§ **Given exercise 1**
In the essay on everyday ethics, what does Mr. Jourdain ask his tutor to help him write?
§ **Given exercise 2**
Write the next few paragraphs of the essay on everyday ethics, starting after its final sentence.

§ **Excerpt provided**
--
The Checkout Clerk Is an Ethicist, and So Are You

In Moliere’s 17th-century play, Le Bourgeois gentilhomme (“The Rotarian,” so to speak), a Mr. Jourdain asks his tutor to help him write a love letter. When asked, in return, whether it should be a work of poetry, Jourdain says no. In that case, it’ll have to be “prose,” replies the tutor. But Jourdain doesn’t want that either – until he’s told it’s got to be one or the other. When he finally figures out he’s been speaking prose all his life, he feels pretty sophisticated; he now has a fancy word for what he’s been doing right along.
Well, sophisticated or not, everybody is doing ethics all the time, whether they know it or not. Judgments of moral value and duty are everywhere, whether we’re saying, “That checkout clerk shouldn’t chit-chat with the customers when the line is so long,” or “I’m happy to recommend Bob for a teaching job at ETHS.” In these ordinary ways, we’re revealing our notions of responsibility and decency, or the lack thereof. We’re calling one person blameworthy and the other praiseworthy.
These judgments find their way into every crevice of our lives. I see it every semester in my ethics classes at Southern Seminary. Salted in among the typical papers on divorce, capital punishment, and homosexuality are essays on TSA screening, public school spanking, eating out on Sunday, Braille worship material, Zoloft and Prozac, business “middlemen” in Malaysia, Bible smuggling, Muslim-veil bans, and autopsies.
--
§ **Information supplied**
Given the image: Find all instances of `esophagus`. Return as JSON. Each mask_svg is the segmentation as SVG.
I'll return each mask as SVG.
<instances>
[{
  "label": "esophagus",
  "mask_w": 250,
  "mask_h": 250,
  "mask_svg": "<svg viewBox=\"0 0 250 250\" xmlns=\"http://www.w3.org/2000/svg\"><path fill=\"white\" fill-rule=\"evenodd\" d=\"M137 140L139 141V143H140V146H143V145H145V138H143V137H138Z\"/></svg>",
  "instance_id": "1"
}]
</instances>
--
§ **Answer 1**
A love letter.

§ **Answer 2**
When students tackle these topics in class, I press them to propose biblically-serious, working rules and principles, and then trace the implications. If the government can’t pat me down at the airport, does that mean army doctors have to keep their hands off me at a military induction physical? If we allow Muslim women to walk around town in veils, should I be allowed to walk around town in a hockey goalie mask? When does it get too creepy or ridiculous? Where do we draw the lines? And how should we tweak our proposals?
So that’s where I’ll be working in this blog — talking about the moral implications  and presuppositions of all sorts of things, both historical and contemporary. We may look at the Magna Carta or Jimmy Carter, at Waterloo, Watergate, or water boarding – “with the Bible in one hand and the newspaper [or magazine, book, or mouse] in the other.”
Okay, enough prose. Let me try my hand at poetry:
If he could see the moral grid
Behind the things he said and did
He’d notice every Bible norm,
For joy to which he should conform.
If culture isn’t biblical,
Futility is cyclical,
Wrong to ruin, dumb to dumber,
Ever back to folly. Bummer.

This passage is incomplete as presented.